Evidently, the pitiable poor conditions of service in Nigeria have socio-political and economic consequences, and mostly they are rather unpalatable. Some of the negative effects of poor conditions of service in Nigeria include, but are not limited to, the following: High rate of migration of highly skilled professionals and best brains from Nigeria to other countries in search of greener pastures; poor result due to lack of motivation and commitment on the side of employees; some employees resort to being doubly employed in other places or doing private business in order to earn more to augment what they are paid in their primary employment.
Worst still, bribery and corruption becomes the order of the day; workers exploit every slightest opportunity they have to enrich themselves to be able to pay their bills. This is why extortion, intimidation and begging by Nigerian workers are so rampant. There are also cases of frequent industrial actions which affect labour productivity; there is little or no discipline among workers because they feel they are no longer bound by the ethics of their profession; caution is thrown to the wind because employers lose the moral authority to discipline employees; and there is lack of dedication to duty due to lack of interest in a work that does not put food on the table.

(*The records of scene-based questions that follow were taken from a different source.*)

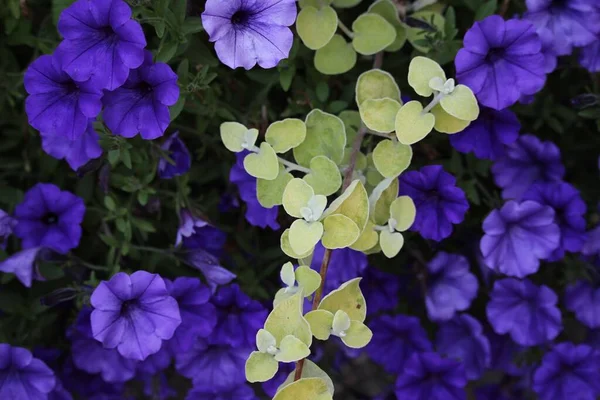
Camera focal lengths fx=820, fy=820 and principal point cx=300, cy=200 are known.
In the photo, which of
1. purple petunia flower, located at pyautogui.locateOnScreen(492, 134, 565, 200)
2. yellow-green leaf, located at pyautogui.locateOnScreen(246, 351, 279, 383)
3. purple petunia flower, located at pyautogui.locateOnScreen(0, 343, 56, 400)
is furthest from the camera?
purple petunia flower, located at pyautogui.locateOnScreen(492, 134, 565, 200)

By all standards, the conditions under which people work in Nigeria are unfortunately unacceptable. These having been said, how can the current poor conditions of service in Nigeria be addressed to create the desired enabling environment for economic development and socio-political wellbeing of Nigerians? In my humble opinion, for a new phase of Nigeria’s economy, the following recommendations are some of the ways forward in improving the poor conditions of service in Nigeria and towards the realization of the full economic potentials of Nigeria.
First of all, there should be provision of written conditions of service and this memorandum of understanding between employers and their employees must be strictly followed to the letter. We should ensure that employees are entitled to their salaries/wages, which should be paid as at when due. We should ensure that employees are entitled to their allowances for overtime and other extra-ordinary assignments accomplished. There should be annual leave for workers and maternal leave for pregnant and nursing mothers. Retirement or retrenchment packages like gratuities, pay-offs and pensions should be paid and death benefits disbursed to the bereaved families.
Finally, it is pertinent to note that on Wednesday, April 19, 2023, the Federal Executive Council approved the amendment of Nigerian labour laws to bring them to the standards of international laws and statutes. Whatever this amendment entails is still not clear. One can only hope it will be in the best interest of workers and not some political antics aimed at divesting Labour Unions constitutional powers vested in them to exercise freedom of association and right to peaceful protest. Recall how the Federal Government registered two new parallel Unions in 2022, just to split and distract ASUU from remaining focused and resilient in making their demands.
Hence, as we observe this year’s Labour Day on May 1st, I call on the incoming Federal and State Governments to ensure the foregoing recommendations are implemented in the new amendments to bring about: total commitment to service, reduction in brain drain, eradication of bribery and corruption, end of frequent industrial actions and protracted strikes and actualization of our economic potentials. If politicians can implement improved conditions of service during elections, they should sustain such after elections; for “the labourer deserves his wages” (Luke 10:7).